• _Available data_
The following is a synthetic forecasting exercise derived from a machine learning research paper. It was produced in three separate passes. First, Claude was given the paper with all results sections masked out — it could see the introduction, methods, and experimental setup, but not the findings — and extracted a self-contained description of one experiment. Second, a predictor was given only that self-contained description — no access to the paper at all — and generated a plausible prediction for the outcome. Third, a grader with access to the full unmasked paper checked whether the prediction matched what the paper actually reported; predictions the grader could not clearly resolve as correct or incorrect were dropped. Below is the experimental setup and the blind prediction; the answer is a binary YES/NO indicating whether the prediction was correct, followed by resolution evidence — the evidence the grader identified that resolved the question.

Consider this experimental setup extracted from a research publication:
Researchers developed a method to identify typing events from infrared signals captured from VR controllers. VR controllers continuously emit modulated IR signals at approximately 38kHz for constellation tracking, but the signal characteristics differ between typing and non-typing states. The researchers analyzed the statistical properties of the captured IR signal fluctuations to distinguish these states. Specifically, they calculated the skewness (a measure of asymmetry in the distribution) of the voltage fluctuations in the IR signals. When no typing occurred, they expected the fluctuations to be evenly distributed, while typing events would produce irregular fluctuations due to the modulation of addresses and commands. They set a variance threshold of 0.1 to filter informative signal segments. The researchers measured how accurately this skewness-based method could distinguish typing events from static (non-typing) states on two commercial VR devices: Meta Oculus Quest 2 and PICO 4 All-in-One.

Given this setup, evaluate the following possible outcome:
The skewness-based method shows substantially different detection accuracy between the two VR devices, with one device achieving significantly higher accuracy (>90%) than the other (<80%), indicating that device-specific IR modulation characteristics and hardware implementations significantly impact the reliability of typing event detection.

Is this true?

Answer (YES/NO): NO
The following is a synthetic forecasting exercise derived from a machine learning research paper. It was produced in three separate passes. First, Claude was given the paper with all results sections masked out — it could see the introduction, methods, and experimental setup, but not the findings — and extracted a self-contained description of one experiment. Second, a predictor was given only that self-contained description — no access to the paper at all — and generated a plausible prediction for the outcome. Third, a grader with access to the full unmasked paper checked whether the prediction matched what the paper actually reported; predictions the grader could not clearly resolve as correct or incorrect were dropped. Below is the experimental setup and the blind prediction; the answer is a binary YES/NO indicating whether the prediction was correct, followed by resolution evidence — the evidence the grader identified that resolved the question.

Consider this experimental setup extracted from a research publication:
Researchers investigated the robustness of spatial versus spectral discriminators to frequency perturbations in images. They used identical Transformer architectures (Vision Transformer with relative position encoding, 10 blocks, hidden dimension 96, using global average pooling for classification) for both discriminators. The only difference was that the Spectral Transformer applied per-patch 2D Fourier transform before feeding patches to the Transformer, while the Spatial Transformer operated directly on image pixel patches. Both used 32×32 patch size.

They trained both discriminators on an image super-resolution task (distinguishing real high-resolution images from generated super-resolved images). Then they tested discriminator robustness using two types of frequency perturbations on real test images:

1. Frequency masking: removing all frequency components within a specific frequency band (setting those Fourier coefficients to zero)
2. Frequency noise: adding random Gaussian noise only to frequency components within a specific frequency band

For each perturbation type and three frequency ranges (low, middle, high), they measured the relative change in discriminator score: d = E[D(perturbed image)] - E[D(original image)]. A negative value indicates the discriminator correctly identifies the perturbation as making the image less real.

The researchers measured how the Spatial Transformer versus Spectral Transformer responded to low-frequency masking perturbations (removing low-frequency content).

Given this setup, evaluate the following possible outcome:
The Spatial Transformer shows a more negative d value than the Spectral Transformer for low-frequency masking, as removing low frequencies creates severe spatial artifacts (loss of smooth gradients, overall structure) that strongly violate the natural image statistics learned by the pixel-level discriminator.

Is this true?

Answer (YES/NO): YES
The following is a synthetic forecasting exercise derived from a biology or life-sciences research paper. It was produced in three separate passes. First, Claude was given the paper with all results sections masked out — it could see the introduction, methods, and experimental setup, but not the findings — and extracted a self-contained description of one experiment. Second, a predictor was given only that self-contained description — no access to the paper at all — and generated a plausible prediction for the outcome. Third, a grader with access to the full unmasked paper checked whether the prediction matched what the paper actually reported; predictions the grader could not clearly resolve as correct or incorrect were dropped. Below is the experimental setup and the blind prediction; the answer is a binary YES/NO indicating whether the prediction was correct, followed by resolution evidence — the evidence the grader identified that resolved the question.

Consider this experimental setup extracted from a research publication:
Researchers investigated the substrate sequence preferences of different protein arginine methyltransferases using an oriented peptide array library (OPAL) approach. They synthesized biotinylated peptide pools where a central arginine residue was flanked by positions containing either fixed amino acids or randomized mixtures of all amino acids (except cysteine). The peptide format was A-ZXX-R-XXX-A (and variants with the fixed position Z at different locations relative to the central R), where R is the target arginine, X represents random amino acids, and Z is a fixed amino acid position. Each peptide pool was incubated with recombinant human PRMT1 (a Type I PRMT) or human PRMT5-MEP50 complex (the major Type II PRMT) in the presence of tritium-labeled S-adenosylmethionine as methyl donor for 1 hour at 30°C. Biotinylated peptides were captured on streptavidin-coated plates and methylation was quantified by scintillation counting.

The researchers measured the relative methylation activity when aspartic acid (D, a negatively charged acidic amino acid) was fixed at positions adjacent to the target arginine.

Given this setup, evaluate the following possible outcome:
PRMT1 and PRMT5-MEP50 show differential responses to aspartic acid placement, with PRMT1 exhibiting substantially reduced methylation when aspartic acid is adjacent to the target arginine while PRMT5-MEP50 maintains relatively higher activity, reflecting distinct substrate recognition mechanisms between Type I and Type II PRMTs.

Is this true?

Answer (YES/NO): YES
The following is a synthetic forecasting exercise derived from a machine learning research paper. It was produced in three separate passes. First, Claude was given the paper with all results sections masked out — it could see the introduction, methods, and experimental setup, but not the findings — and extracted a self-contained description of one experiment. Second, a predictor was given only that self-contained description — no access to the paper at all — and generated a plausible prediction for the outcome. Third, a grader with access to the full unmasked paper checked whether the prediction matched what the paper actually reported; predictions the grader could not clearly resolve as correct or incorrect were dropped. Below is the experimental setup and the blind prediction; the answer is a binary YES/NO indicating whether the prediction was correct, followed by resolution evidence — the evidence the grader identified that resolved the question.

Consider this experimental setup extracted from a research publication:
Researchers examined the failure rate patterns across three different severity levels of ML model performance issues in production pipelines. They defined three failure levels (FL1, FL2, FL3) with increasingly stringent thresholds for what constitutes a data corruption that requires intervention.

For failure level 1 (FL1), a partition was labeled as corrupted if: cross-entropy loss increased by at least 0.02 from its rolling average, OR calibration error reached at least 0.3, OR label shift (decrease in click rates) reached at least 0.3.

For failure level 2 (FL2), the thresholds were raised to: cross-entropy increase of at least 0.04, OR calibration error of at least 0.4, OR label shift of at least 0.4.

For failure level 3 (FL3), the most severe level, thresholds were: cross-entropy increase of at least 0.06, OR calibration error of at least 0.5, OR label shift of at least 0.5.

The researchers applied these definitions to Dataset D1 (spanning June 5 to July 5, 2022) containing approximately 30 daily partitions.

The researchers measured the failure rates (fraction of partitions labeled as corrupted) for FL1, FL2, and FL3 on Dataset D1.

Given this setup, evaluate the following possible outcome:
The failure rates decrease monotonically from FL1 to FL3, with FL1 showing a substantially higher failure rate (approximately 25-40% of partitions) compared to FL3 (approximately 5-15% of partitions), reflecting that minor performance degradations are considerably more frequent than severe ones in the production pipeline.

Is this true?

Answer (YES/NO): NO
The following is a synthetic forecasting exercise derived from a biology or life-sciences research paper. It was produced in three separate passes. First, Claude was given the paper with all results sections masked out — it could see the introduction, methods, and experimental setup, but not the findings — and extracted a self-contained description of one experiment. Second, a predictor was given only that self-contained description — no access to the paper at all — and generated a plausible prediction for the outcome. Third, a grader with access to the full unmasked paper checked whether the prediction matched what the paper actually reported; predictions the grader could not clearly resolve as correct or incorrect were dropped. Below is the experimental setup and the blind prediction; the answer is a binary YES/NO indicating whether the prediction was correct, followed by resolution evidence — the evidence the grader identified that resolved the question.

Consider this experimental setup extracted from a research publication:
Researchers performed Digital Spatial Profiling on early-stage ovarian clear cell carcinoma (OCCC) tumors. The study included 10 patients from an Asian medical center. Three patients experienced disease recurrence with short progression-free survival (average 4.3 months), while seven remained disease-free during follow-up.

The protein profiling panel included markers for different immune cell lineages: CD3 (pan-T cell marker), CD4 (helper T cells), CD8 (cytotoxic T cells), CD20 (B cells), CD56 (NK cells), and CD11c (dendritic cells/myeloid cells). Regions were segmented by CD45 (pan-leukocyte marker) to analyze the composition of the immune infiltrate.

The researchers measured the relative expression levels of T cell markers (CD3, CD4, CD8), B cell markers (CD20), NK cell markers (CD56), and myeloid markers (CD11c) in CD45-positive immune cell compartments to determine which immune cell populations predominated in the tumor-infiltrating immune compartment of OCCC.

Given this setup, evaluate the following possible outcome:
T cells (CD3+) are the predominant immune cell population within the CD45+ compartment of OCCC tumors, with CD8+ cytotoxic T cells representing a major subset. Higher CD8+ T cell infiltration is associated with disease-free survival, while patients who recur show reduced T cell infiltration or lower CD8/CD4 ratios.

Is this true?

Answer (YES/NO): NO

• _Exercise prompt_
Please go over the data above and copy each line with "components" in it.

• _Expected answer_
1. Frequency masking: removing all frequency components within a specific frequency band (setting those Fourier coefficients to zero)
2. Frequency noise: adding random Gaussian noise only to frequency components within a specific frequency band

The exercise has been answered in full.